Что деньги мог украсть Богоушек, отчиму в жизни не пришло бы в голову. Узнав правду, он ополоумел. Рухнула мечта о добром сыне, продолжателе рода, о его набожности, любви к богу и послушании. Вместо херувима на свет явился вор, обокравший родного отца. Негодный сын-изверг. Чудовище, еще более страшное в глазах отчима, нежели я, ублюдок, бог знает чей отпрыск.
Отчим в своем расстройстве даже не подумал о библейском блудном сыне. К возвращению Богоушека он приготовился по-своему.

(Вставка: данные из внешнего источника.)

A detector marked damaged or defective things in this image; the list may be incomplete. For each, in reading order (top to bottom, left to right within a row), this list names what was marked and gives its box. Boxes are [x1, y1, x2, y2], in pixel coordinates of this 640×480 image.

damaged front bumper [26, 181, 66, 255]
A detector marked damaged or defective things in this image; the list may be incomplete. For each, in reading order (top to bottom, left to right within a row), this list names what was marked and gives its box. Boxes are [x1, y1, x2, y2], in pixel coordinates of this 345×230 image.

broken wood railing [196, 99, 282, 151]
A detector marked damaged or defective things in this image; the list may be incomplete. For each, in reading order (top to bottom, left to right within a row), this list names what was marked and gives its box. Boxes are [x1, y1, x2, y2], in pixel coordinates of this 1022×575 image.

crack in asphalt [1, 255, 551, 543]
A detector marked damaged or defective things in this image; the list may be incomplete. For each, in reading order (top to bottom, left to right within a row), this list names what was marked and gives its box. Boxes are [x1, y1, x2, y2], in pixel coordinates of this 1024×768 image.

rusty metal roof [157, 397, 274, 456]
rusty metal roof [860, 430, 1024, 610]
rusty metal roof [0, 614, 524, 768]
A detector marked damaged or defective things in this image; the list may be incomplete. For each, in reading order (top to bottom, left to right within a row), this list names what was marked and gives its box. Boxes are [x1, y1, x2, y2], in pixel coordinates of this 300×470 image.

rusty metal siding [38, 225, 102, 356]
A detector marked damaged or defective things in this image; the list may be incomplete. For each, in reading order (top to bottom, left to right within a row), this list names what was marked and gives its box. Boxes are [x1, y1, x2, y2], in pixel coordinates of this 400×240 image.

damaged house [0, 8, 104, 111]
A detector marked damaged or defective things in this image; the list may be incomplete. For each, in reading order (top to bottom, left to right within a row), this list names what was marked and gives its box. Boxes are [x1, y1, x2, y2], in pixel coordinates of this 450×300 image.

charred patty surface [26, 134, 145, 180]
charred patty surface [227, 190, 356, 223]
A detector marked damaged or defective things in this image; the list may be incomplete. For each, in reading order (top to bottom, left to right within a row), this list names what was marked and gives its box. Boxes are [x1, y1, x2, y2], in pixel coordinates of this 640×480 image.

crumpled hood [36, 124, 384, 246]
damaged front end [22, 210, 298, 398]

Придя из школы, он не сказал маме ни слова. Мрачно отшвырнув тарелку с обедом, ушел в чулан и там намочил в бочке с кислой капустой конопляную коровью веревку. Отчиму было известно, что, пропитанная капустным рассолом, она невыносимо жжет рассеченную кожу. Бог его знает, где он почерпнул эти «педагогические» познания. Видимо, и его воспитывали подобным же образом.
Когда Богоушек объявился дома, отец без единого слова сгреб его в охапку. Только бледное до синевы лицо отчима, чего не смог скрыть даже загар, да упорно убегающий к переносице глаз свидетельствовали о его чрезвычайном волнении.
У мамы расширились глаза и кастрюлька выскользнула из рук.
Сердце мое колотилось намного быстрее, чем если бы наказание ждало меня. Мокрая веревка в руке отчима казалась мне телом зловещего змея, и меня охватило предчувствие беды, даже для нашей семейки необычайной и жуткой.
— Беги!!! — заорал я в отчаянии Богоушеку. Но братик непонимающе озирался вокруг. Белокурый, невинный и красивый, в маму, он глядел на нее, а мама на него. А на них обоих, но только все понимая, во все глаза смотрел я.
Отчим рванул Богоушека к дверям, и они исчезли.
Мы с мамой уставились друг на друга, не способные ни выдавить слова, ни сдвинуться с места. Вдруг со двора послышался отчаянный вопль Богоушека.
Мы с мамой кинулись из дому.
Богоушек визжал высоким, болезненным голосом, и кровь стыла в жилах от этого звериного воя. Он не успел закалиться, мой младший братик, не прошел моей «индейской школы». Это было первое в его жизни наказание. Учитывая степень накала и безумие, охватившее отчима, последствия для правонарушителя вполне могли оказаться непредсказуемыми.
Вопли доносились из сарая, где заперся отчим с Богоушеком. Мама молотила кулачками в ворота и кричала:
— КШЫШТОФ!!! КШЫШТОФ!!! РАДИ БОГА СВЯТОГО, КШЫШТОФ!!!
Я уперся в ворота плечом, ржавая петля поддалась. Богоушек лежал на току. Извиваясь от боли, он судорожно сучил ногами, которые уже покрылись кровавыми рубцами, и уже не кричал, а лишь хрипел. От боли он обмочил штанишки.
А отчим все сек и сек своего сына точными, сильными ударами, посвистывая волосатыми ноздрями, уже не отдавая себе ни в чем отчета.
В этот момент я испытывал к нему неукротимую детскую ненависть. Я поглядел на маму. Любая другая женщина бросилась бы на мучителя своего ребенка и выцарапала ему глаза. Но мама не была борцом. Кусая кулачки, она застыла на месте. Из ее широко распахнутых глаз градом катились слезы.
Мне не оставалось ничего иного, как самому восстановить справедливость.
У меня в тайничке был припрятан топорик, который за пару украденных яиц я выменял у Йозифека Бечвара, скорее любителя бродяжничества, нежели охочего пожить на природе. Это был отличный топорик — с рукояткой, украшенной медными кнопочками и витиеватой поковкой. Я долго верил Йозефику, будто это настоящий индейский томагавк. От неустанной точки топорик стал острым как бритва. Я умел обращаться с томагавком, упражнялся долгими часами на пастбище в бросках. Топорик уверенно входил на три пальца в глубину елового бревна.
Я перемахнул через загородку и вынырнул с оружием в руке.
Я уже был не безотцовщиной, живущей постоянно под страхом избиения. Я был Летящим Облаком, мстящим за несправедливость.